Chapter 1
“WAIT A MINUTE. Am I understanding you correctly?” Don Loftner said while squatting closer to the paper license tag on his new Jaguar. He looked back at Echo and Kiandra Robertson. “You two are private eyes, and you have zero authority to make me answer your questions?” He was an average-sized white guy dressed in a sweater and slacks. He had a screwdriver in his right hand, about to replace the paper tag with the metal one that was near his loafers.
Echo looked to his left, right, and then directly at Don’s modest but comfortable home. He and Kiandra, a 26-year-old black woman who was one of three Godsend trainees, stood in Don’s driveway in a quiet neighborhood of Stockton, California.
Don said, “Three years ago, I answered every question in cops threw at me about Ramona’s disappearance.
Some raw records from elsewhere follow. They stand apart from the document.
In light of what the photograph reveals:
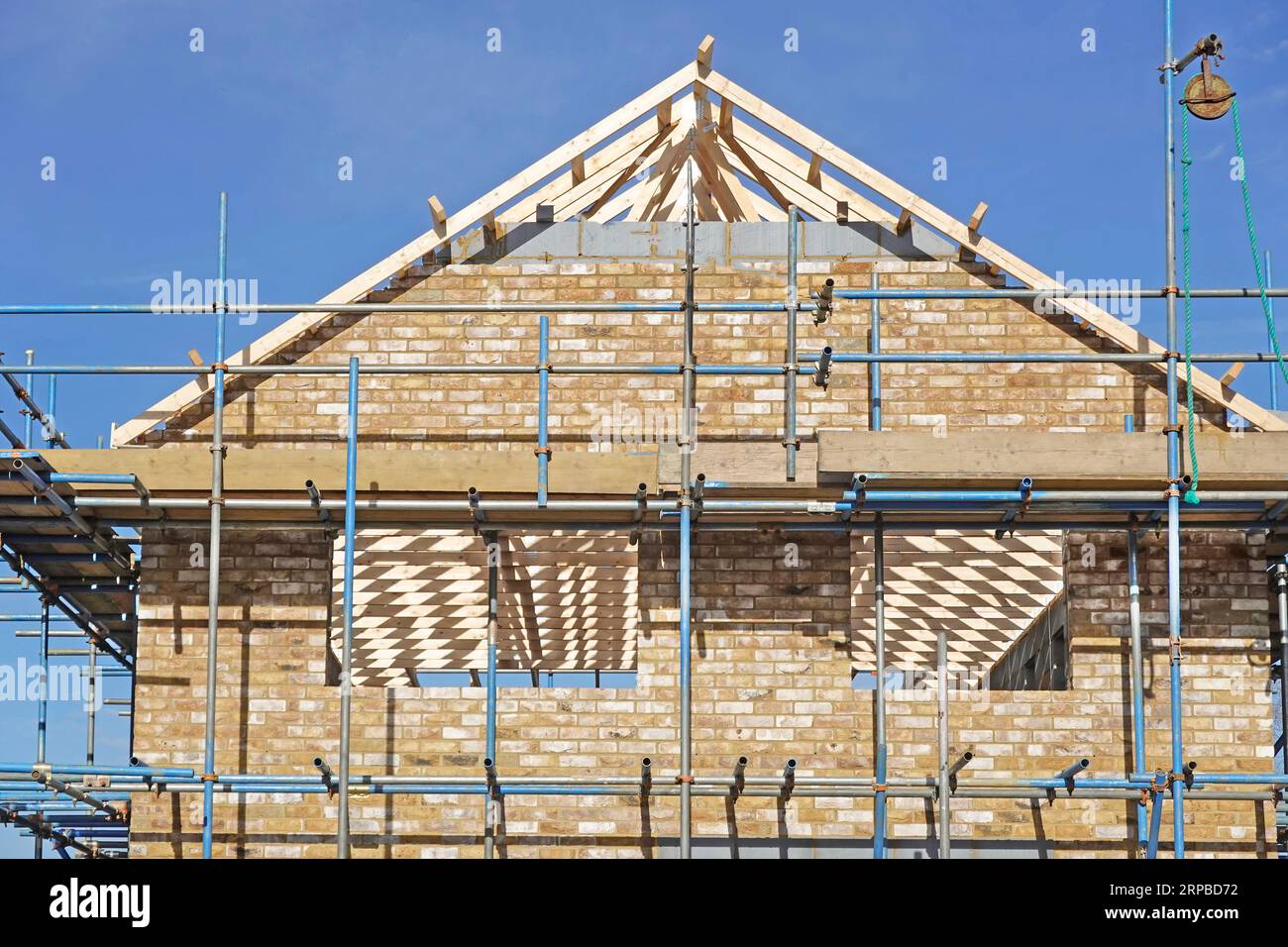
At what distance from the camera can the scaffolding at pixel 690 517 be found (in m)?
13.0

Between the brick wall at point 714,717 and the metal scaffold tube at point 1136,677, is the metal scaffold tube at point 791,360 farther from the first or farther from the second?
the metal scaffold tube at point 1136,677

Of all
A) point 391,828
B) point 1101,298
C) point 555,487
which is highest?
point 1101,298

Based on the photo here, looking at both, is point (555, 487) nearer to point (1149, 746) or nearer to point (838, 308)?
point (838, 308)

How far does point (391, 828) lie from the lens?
13531 millimetres

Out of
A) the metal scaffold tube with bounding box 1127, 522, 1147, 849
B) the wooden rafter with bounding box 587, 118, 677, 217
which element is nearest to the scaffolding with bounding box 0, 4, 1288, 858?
the metal scaffold tube with bounding box 1127, 522, 1147, 849

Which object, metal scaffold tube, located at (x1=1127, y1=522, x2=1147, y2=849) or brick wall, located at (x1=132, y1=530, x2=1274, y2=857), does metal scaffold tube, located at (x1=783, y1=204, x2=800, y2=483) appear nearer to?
brick wall, located at (x1=132, y1=530, x2=1274, y2=857)

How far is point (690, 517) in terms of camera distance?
1341 cm

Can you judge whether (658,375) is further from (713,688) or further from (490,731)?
(490,731)

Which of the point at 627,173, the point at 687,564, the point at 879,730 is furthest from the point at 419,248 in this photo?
the point at 879,730
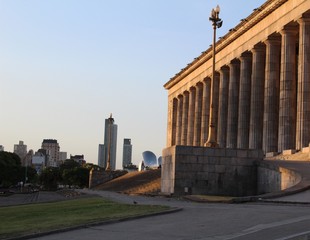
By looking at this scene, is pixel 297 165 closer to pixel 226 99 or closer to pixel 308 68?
pixel 308 68

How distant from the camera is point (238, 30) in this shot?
65.4 meters

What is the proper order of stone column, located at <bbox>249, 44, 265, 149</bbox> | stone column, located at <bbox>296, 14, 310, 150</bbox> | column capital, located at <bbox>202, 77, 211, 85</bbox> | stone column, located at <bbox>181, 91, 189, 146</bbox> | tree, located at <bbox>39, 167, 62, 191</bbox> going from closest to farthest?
1. stone column, located at <bbox>296, 14, 310, 150</bbox>
2. stone column, located at <bbox>249, 44, 265, 149</bbox>
3. column capital, located at <bbox>202, 77, 211, 85</bbox>
4. stone column, located at <bbox>181, 91, 189, 146</bbox>
5. tree, located at <bbox>39, 167, 62, 191</bbox>

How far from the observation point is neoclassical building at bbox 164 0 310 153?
164 ft

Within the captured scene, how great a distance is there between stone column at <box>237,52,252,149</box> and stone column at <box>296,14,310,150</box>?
47.9ft

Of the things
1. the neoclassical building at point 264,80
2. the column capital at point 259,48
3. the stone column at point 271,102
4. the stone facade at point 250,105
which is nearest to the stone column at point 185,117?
the stone facade at point 250,105

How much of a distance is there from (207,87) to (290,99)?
29.9 meters

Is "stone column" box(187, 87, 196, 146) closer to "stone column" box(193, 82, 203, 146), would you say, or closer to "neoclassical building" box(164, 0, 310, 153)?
"stone column" box(193, 82, 203, 146)

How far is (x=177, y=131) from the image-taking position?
331 ft

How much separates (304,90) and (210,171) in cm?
1936

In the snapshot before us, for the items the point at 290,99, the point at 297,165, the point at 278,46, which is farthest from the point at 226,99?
the point at 297,165

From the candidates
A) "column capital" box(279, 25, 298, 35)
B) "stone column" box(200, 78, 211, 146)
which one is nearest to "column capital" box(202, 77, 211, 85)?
"stone column" box(200, 78, 211, 146)

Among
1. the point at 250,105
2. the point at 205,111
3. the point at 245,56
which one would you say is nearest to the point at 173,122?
the point at 205,111

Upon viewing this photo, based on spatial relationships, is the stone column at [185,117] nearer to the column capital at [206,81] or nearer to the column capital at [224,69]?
the column capital at [206,81]

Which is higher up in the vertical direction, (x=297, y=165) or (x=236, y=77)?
(x=236, y=77)
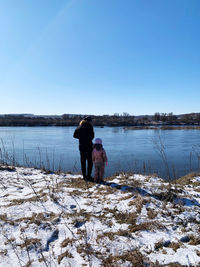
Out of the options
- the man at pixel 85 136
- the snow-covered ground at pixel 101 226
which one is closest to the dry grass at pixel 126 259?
the snow-covered ground at pixel 101 226

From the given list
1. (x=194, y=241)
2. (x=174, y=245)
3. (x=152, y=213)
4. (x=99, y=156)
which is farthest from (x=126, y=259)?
(x=99, y=156)

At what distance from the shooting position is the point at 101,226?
2.72 meters

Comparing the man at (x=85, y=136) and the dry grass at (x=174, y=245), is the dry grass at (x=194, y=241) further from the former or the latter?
the man at (x=85, y=136)

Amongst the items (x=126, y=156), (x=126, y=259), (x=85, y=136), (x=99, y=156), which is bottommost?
(x=126, y=156)

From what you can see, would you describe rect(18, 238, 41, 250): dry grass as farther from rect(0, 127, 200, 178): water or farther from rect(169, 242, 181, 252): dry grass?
rect(0, 127, 200, 178): water

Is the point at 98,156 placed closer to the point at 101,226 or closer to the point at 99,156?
the point at 99,156

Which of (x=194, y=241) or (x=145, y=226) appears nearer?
(x=194, y=241)

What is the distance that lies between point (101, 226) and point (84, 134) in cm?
242

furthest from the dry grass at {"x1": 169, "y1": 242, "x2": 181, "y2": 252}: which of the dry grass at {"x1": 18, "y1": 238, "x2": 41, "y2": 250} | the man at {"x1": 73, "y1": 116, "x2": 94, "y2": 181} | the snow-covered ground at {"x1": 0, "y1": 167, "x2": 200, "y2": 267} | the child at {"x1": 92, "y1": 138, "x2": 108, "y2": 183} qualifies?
the man at {"x1": 73, "y1": 116, "x2": 94, "y2": 181}

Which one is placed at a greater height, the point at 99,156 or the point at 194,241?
the point at 99,156

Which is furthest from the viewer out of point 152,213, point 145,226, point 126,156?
point 126,156

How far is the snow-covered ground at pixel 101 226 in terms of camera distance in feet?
6.99

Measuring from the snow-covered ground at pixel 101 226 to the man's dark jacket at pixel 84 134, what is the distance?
1.08 meters

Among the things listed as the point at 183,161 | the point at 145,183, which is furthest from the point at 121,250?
the point at 183,161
The cops obviously cleared me; so if you got any questions, why don’t you go ask the police?”
Echo rushed him, slamming a foot square-off in the middle of Don’s ass. When Don’s head banged against the truck of the Jaguar, Echo stepped on the hand that held the screwdriver, grinding it to the cement driveway and breaking two of Don’s knuckles.
Don let out a yelp and said, “Okay, okay!”
Echo said, “Release the screwdriver or get ready to use it in a gunfight.”
“I . . . I can’t because you’re standing on my hand.”
Kiandra scanned the neighborhood again. She was dressed in a pantsuit and wore loafers with soft bottoms.
Echo took a step back and watched the man abandon the tool. “Now get the fuck up and invite us inside.”
Less than two minutes later, the three of them were standing in Don’s kitchen. Echo and Kiandra slipped on some transparent latex gloves. Echo said, “Have a seat. This might take a while.”
Don sat at his kitchen table.
Kiandra removed a handgun from the shoulder holster beneath her sports coat. “Put your hands on top of the table and keep them there.”
Don followed orders. He stared at his right hand and the bruises. Damn thing was throbbing, or rather, the two broken fingers were.
Echo walked over to the refrigerator and opened it. “The lady got a few questions for you, not necessarily the same questions the cops asked three years ago.” He grabbed an unopened half-gallon carton of orange juice.
Kiandra said, “You told the cops that you dated Ramona Hartley for only three weeks and two days. How long did it take for you to get her in bed?”
“I’m . . . I’m thinking it was the fourth day.”
“And in those three weeks, how many times did you screw her?” He shrugged. “Two times.”
Kiandra saw Echo drinking straight from the orange juice carton.
Echo held the carton out for her. “You wanna hit this before I pour the rest out?”
She reached for the juice then drank a small amount. She gave the carton back to Echo then said to Don, “Two times in twenty-three days. Was that enough for you?’
“It was fine. I mean, the decision was hers.”
Echo poured the rest of the juice down the sink. He placed the empty carton in the sink and turned on the hot water.
Kiandra said, “Ramona was last seen on a Thursday night at her job, the Pharaoh’s Bar. At that point, how long had it been since you last screwed her?”
Echo was fixing a couple of sandwiches with luncheon meat and single cheese slices.
Don said, “We hadn’t had sex for about two weeks.”
Kiandra smiled at Don. “Okay. You dated her for twenty-three days before she went missing. Sex on the fourth day and . . . again on . . . the ninth day. Then she dries it up for the next two weeks. What did you think?”
“I thought she might be seeing some other guy, but it didn’t matter much to me because I was seeing someone else, too.”
Echo was now perfecting the sandwiches with Miracle Whip. “Why the fuck you ain’t got tomatoes in this muthafucka? You bought a new Jaguar but your refrigerator damn near on E.”
Kiandra sat at the table, across from Don.